🤖 AI Summary
Depth completion aims to reconstruct dense, accurate depth maps from sparse depth measurements and corresponding RGB images. Existing single-scale propagation methods suffer from low computational efficiency and limited capacity for modeling scene context. To address these limitations, we propose LP-Net, the first framework introducing an inverse Laplacian pyramid paradigm for progressive depth prediction: it first captures global structural priors and then incrementally refines high-frequency details across pyramid levels. We design a multi-path feature pyramid module to enhance multi-scale contextual awareness and introduce a selective depth filtering module that enables dynamic, learnable smoothing or sharpening—balancing edge fidelity and noise robustness.
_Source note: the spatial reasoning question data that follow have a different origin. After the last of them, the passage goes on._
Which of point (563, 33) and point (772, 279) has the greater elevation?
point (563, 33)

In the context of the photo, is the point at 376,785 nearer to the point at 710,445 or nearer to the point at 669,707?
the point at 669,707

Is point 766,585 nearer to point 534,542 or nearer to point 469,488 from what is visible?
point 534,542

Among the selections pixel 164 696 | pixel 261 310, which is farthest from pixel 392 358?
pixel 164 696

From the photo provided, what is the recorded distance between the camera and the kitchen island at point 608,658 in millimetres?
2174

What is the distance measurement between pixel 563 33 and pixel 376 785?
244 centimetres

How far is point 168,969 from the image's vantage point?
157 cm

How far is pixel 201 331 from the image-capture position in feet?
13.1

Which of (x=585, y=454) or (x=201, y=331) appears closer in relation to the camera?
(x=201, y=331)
LP-Net achieves state-of-the-art performance on KITTI (ranked #1 on the official benchmark), NYUv2, and TOFDC, delivering significant improvements in both accuracy and inference efficiency.
📝 Abstract
Depth completion endeavors to reconstruct a dense depth map from sparse depth measurements, leveraging the information provided by a corresponding color image. Existing approaches mostly hinge on single-scale propagation strategies that iteratively ameliorate initial coarse depth estimates through pixel-level message passing. Despite their commendable outcomes, these techniques are frequently hampered by computational inefficiencies and a limited grasp of scene context. To circumvent these challenges, we introduce LP-Net, an innovative framework that implements a multi-scale, progressive prediction paradigm based on Laplacian Pyramid decomposition. Diverging from propagation-based approaches, LP-Net initiates with a rudimentary, low-resolution depth prediction to encapsulate the global scene context, subsequently refining this through successive upsampling and the reinstatement of high-frequency details at incremental scales. We have developed two novel modules to bolster this strategy: 1) the Multi-path Feature Pyramid module, which segregates feature maps into discrete pathways, employing multi-scale transformations to amalgamate comprehensive spatial information, and 2) the Selective Depth Filtering module, which dynamically learns to apply both smoothness and sharpness filters to judiciously mitigate noise while accentuating intricate details. By integrating these advancements, LP-Net not only secures state-of-the-art (SOTA) performance across both outdoor and indoor benchmarks such as KITTI, NYUv2, and TOFDC, but also demonstrates superior computational efficiency. At the time of submission, LP-Net ranks 1st among all peer-reviewed methods on the official KITTI leaderboard.